Problem to solve: Reproduce the entries word for word, and omit any picture you find in them.

Records supplied:
════
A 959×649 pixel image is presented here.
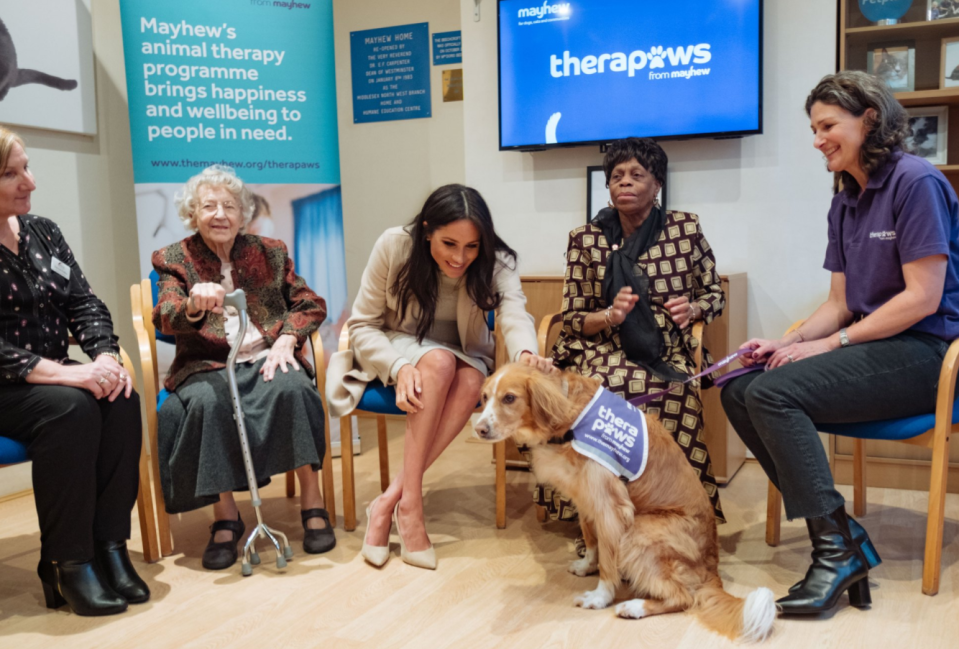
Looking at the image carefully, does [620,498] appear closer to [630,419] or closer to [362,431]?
[630,419]

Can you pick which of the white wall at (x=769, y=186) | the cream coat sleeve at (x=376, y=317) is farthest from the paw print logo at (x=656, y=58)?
the cream coat sleeve at (x=376, y=317)

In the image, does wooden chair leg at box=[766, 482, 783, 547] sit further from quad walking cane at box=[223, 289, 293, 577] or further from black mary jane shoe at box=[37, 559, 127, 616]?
black mary jane shoe at box=[37, 559, 127, 616]

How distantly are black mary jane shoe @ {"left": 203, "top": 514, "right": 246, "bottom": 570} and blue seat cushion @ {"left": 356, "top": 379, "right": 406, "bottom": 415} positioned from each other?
590mm

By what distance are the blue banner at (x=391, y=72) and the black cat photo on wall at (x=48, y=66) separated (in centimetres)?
173

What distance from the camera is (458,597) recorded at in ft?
7.54

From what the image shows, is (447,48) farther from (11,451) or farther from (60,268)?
(11,451)

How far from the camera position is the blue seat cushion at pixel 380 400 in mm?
2713

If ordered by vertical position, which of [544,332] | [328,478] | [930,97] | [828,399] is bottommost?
[328,478]

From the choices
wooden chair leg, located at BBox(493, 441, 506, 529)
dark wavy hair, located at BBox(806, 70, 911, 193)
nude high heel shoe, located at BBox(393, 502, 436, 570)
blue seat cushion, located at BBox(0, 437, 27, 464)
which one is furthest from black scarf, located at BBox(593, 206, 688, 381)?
blue seat cushion, located at BBox(0, 437, 27, 464)

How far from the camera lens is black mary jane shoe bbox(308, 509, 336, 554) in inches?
105

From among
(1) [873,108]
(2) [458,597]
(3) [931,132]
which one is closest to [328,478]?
(2) [458,597]

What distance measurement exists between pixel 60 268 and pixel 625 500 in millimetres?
1870

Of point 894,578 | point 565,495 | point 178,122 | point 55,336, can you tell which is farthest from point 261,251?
point 894,578

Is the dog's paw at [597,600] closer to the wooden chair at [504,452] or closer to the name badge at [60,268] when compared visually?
the wooden chair at [504,452]
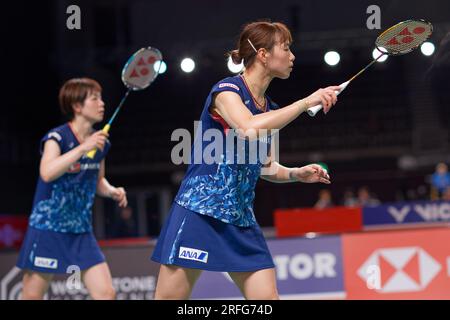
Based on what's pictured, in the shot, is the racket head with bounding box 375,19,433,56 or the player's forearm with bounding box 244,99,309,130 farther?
the racket head with bounding box 375,19,433,56

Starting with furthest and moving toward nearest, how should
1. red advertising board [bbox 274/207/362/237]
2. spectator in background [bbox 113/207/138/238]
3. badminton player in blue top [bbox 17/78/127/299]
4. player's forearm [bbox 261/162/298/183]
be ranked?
spectator in background [bbox 113/207/138/238]
red advertising board [bbox 274/207/362/237]
badminton player in blue top [bbox 17/78/127/299]
player's forearm [bbox 261/162/298/183]

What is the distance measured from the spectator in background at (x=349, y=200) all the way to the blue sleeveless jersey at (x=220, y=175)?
9.07 m

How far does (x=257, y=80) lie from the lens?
331 cm

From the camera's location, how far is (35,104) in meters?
13.5

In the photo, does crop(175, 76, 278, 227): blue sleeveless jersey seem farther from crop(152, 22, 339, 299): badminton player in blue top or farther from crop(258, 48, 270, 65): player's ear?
crop(258, 48, 270, 65): player's ear

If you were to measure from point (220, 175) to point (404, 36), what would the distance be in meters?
1.05

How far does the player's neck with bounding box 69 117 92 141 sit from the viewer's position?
4582 millimetres

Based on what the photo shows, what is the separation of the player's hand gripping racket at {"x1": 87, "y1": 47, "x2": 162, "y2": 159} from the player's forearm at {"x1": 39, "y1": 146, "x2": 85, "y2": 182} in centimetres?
29

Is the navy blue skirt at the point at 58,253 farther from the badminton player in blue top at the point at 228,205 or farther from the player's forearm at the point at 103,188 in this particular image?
the badminton player in blue top at the point at 228,205

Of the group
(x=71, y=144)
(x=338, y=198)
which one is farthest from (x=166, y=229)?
(x=338, y=198)

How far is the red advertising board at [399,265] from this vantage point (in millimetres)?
5961

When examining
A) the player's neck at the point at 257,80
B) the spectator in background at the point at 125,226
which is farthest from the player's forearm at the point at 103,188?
the spectator in background at the point at 125,226

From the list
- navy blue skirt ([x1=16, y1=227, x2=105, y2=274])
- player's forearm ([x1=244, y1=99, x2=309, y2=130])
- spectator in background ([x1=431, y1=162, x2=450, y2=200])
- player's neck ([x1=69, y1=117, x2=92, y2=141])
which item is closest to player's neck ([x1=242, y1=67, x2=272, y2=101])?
════
Answer to the task:
A 959×649 pixel image is presented here.
Looking at the image carefully, does [620,498] appear closer to [630,419] or closer to [362,431]?
[630,419]

Can you pick which of the white wall at (x=769, y=186) | the cream coat sleeve at (x=376, y=317) is farthest from the paw print logo at (x=656, y=58)?
the cream coat sleeve at (x=376, y=317)

In the image, does wooden chair leg at box=[766, 482, 783, 547] sit further from quad walking cane at box=[223, 289, 293, 577] or further from black mary jane shoe at box=[37, 559, 127, 616]?
black mary jane shoe at box=[37, 559, 127, 616]

How distantly are black mary jane shoe @ {"left": 203, "top": 514, "right": 246, "bottom": 570} and blue seat cushion @ {"left": 356, "top": 379, "right": 406, "bottom": 415} positioned from each other?
590mm

By what distance are the blue banner at (x=391, y=72) and the black cat photo on wall at (x=48, y=66) separated (in centimetres)?
173

What distance from the camera is (458,597) recorded at in ft?
7.54

From what the image shows, is (447,48) farther from (11,451) or farther from (60,268)?
(11,451)

How far from the camera position is the blue seat cushion at pixel 380 400 in mm?
2713

If ordered by vertical position, which of [544,332] | [328,478] | [930,97] | [828,399] is bottommost?
[328,478]

From the choices
wooden chair leg, located at BBox(493, 441, 506, 529)
dark wavy hair, located at BBox(806, 70, 911, 193)
nude high heel shoe, located at BBox(393, 502, 436, 570)
blue seat cushion, located at BBox(0, 437, 27, 464)
which one is furthest from black scarf, located at BBox(593, 206, 688, 381)?
blue seat cushion, located at BBox(0, 437, 27, 464)

How far from the camera lens is black mary jane shoe bbox(308, 509, 336, 554) in inches?
105

From among
(1) [873,108]
(2) [458,597]
(3) [931,132]
which one is closest to [328,478]?
(2) [458,597]

What distance measurement exists between pixel 60 268 and pixel 625 500 in millimetres?
1870

Of point 894,578 | point 565,495 | point 178,122 | point 55,336, can you tell which is farthest from point 261,251?
point 894,578

Is the dog's paw at [597,600] closer to the wooden chair at [504,452] or closer to the name badge at [60,268] when compared visually?
the wooden chair at [504,452]
Based on what's pictured, in the shot, is the racket head with bounding box 375,19,433,56 or the player's forearm with bounding box 244,99,309,130 farther?
the racket head with bounding box 375,19,433,56

Starting with furthest and moving toward nearest, how should
1. red advertising board [bbox 274/207/362/237]
2. spectator in background [bbox 113/207/138/238]
3. badminton player in blue top [bbox 17/78/127/299]
4. player's forearm [bbox 261/162/298/183]
be ranked?
spectator in background [bbox 113/207/138/238]
red advertising board [bbox 274/207/362/237]
badminton player in blue top [bbox 17/78/127/299]
player's forearm [bbox 261/162/298/183]

What is the distance measured from the spectator in background at (x=349, y=200) all the way to the blue sleeveless jersey at (x=220, y=175)?
9.07 m

How far does (x=257, y=80) lie from the lens?
331 cm

From the camera's location, how far is (35,104) in meters?
13.5

In the photo, does crop(175, 76, 278, 227): blue sleeveless jersey seem farther from crop(152, 22, 339, 299): badminton player in blue top or farther from crop(258, 48, 270, 65): player's ear?
crop(258, 48, 270, 65): player's ear

If you were to measure from point (220, 175) to point (404, 36), what would the distance be in meters?
1.05

How far does the player's neck with bounding box 69 117 92 141 sit from the viewer's position?
4582 millimetres

Based on what the photo shows, what is the separation of the player's hand gripping racket at {"x1": 87, "y1": 47, "x2": 162, "y2": 159} from the player's forearm at {"x1": 39, "y1": 146, "x2": 85, "y2": 182} in centimetres?
29

Is the navy blue skirt at the point at 58,253 farther from the badminton player in blue top at the point at 228,205 or farther from the player's forearm at the point at 103,188 in this particular image?
the badminton player in blue top at the point at 228,205

Of the group
(x=71, y=144)
(x=338, y=198)
which one is farthest from (x=166, y=229)?
(x=338, y=198)

How far is the red advertising board at [399,265] from this vantage point (in millimetres)?
5961

When examining
A) the player's neck at the point at 257,80
B) the spectator in background at the point at 125,226
which is farthest from the player's forearm at the point at 103,188?
the spectator in background at the point at 125,226

From the list
- navy blue skirt ([x1=16, y1=227, x2=105, y2=274])
- player's forearm ([x1=244, y1=99, x2=309, y2=130])
- spectator in background ([x1=431, y1=162, x2=450, y2=200])
- player's neck ([x1=69, y1=117, x2=92, y2=141])
which item is closest to player's neck ([x1=242, y1=67, x2=272, y2=101])?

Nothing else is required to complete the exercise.